C’est une question qui suscite depuis longtemps l’intérêt des historiens, des archéologues et des passionnés d’histoire. Les Vikings, explorateurs scandinaves du haut Moyen Âge, ont-ils atteint et exploré l’Amérique du Nord avant Christophe Colomb comme le suggérerait certaines études archéologiques ?
Nous allons explorer les récits historiques et théories à ce sujet, bien que certaines questions restent toujours sans réponse.

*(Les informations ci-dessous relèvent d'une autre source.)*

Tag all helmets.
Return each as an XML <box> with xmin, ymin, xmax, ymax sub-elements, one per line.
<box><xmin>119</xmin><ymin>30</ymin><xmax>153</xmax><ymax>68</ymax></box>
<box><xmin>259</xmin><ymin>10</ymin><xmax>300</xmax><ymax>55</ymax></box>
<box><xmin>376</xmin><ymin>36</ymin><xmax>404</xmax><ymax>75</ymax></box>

Les témoignages de la littérature
En 1705, le savant islandais Torfaeus publie la première étude complète sur l’histoire du « Vinland » – le « Pays du vin » – , qui est le nom par lequel les Vikings auraient désigné l’Amérique. C’est réellement au siècle suivant que des écrits sur la présence du peuple scandinave sur le Nouveau Continent voient le jour.
Un récit qui remonte au XVIIIe siècle
Un des ouvrages majeurs est celui du danois Carl Christian Rafn, publié en 1843 et traduit dans plusieurs langues, dont en français, qui s’intitule Mémoire sur la découverte de l’Amérique au dixième siècle. Celui-ci suscite un grand engouement, en particulier chez les américains, dont certains se lancent à une recherche passionnée de « reliques » vikings, ce qui donne lieu à nombre de supercheries.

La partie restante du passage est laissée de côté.